Um novo pedido feito pela defesa de Evanderson Lopes Guimarães, preso na operação “Castelo de Areia”, acusado de envolvimento em agiotagem em Franca, foi negado pelo Superior Tribunal de Justiça, na semana passada.
A defesa entrou com novo pedido de habeas corpus, desta vez, no Superior Tribunal de Justiça, pedindo que medidas cautelares fossem adotadas em substituição à prisão, alegando que Evanderson é réu primário, tem bons antecedentes e que possui trabalho lícito e residência fixa.
Os advogados também alegaram que o acusado está com a saúde fragilizada e pediram a mudança da prisão preventiva pela prisão domiciliar.
Os argumentos que a defesa de Evanderson apresentou são de que não teriam sido apontados "elementos concretos e individualizados que justificassem a imprescindibilidade da prisão e a insuficiência das medidas cautelares alternativas do cliente".

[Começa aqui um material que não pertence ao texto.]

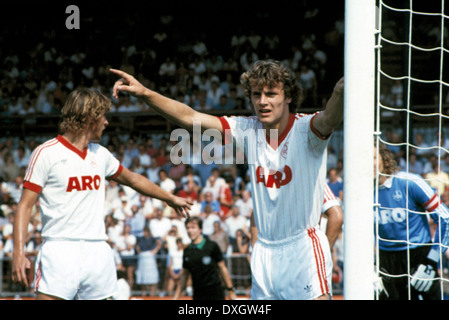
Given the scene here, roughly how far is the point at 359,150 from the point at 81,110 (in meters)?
2.33

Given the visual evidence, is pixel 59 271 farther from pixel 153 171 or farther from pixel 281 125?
pixel 153 171

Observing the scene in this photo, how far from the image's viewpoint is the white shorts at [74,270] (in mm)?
4703

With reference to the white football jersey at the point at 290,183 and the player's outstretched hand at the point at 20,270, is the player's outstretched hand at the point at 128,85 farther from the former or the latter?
the player's outstretched hand at the point at 20,270

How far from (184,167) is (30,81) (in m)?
6.88

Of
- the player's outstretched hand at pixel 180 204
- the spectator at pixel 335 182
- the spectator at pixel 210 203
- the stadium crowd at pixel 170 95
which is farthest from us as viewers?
the spectator at pixel 210 203

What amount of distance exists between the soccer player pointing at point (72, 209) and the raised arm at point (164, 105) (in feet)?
3.67

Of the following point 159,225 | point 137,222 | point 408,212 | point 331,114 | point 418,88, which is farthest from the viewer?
point 418,88

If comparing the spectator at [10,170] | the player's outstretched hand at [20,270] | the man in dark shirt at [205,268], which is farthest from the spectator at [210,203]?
the player's outstretched hand at [20,270]

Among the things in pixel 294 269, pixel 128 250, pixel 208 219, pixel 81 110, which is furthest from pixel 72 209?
pixel 128 250

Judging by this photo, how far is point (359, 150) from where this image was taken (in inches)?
143

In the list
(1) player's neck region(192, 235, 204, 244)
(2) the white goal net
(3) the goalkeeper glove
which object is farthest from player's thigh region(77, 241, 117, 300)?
(2) the white goal net

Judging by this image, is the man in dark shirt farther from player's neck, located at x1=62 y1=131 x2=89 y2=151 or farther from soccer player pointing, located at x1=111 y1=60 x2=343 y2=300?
soccer player pointing, located at x1=111 y1=60 x2=343 y2=300

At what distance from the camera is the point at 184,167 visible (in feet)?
46.8

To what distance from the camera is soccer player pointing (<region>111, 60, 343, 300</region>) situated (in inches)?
161
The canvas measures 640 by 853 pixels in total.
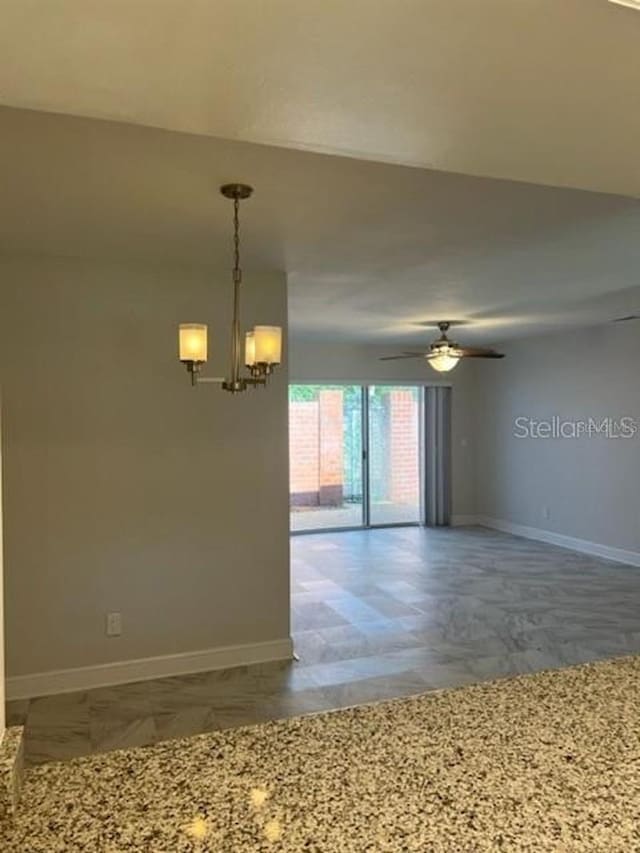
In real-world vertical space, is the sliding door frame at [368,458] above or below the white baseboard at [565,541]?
above

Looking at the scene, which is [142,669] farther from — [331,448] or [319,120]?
[331,448]

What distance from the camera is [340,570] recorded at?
260 inches

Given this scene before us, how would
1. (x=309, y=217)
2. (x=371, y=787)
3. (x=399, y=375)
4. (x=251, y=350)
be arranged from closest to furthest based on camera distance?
1. (x=371, y=787)
2. (x=251, y=350)
3. (x=309, y=217)
4. (x=399, y=375)

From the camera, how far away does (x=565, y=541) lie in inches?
300

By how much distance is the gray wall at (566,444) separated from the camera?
6.75 m

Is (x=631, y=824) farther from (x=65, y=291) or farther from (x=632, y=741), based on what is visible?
(x=65, y=291)

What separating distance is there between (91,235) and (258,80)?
2335 mm

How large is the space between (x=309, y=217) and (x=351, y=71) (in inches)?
71.5

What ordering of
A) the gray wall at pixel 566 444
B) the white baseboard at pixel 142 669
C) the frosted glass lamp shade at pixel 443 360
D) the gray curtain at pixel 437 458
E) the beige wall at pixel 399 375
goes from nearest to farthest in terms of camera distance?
the white baseboard at pixel 142 669
the frosted glass lamp shade at pixel 443 360
the gray wall at pixel 566 444
the beige wall at pixel 399 375
the gray curtain at pixel 437 458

Na decisão assinada no dia 31 de janeiro pelo ministro Og Fernandes, vice-presidente no exercício da Presidência do Superior Tribunal de Justiça, o pedido da defesa foi negado.
O STJ entendeu não haver ilegalidade na decisão do TJ-SP e negou o habeas corpus. "É prudente aguardar o julgamento definitivo do habeas corpus impetrado no Tribunal de origem antes de eventual intervenção desta Corte Superior”, afirmou a decisão.
Caso o pedido da defesa fosse acolhido, todos os acusados que estão presos poderiam ter sido beneficiados. Além de Evanderson, também estão presos acusados de participar da quadrilha: Douglas de Oliveira Guimarães, Ezequias Bastos Guimarães, Ronny Hernandes Alves dos Santos, Bruno Bastos Guimarães, Leomabio Paixão da Silva e o ex-policial civil Rogério Camillo Requel.
Castelo de Areia
A operação “Castelo de Areia” foi deflagrada no dia 24 de novembro de 2023, pelo Gaeco (Grupo de Atuação Especial de Combate ao Crime Organizado), com apoio da Polícia Militar. Segundo os promotores, a quadrilha agia com violência.
A organização criminosa era formada por núcleos familiares. Os agiotas seriam tios e sobrinhos, e cada um tinha uma função específica no esquema. Segundo o Gaeco, era usado capital próprio dos membros da quadrilha para movimentar a organização.
Os juros eram variados, calculados em cima de cada empréstimo, podendo ir de 8% até 30%. "A partir do momento em que havia o investimento e começava a girar, ao longo dos meses, o retorno, é natural que haja lavagem de dinheiro. Então, usavam nomes de terceiras pessoas, os ditos laranjas, para contas bancárias, cheques, veículos e imóveis... Tudo isso é natural por conta da grande movimentação de valores", disse o promotor Adriano Mellega.
Segundo o Gaeco, as quebras bancárias dos investigados mostraram uma movimentação aproximada de R$ 36 milhões nos últimos três anos.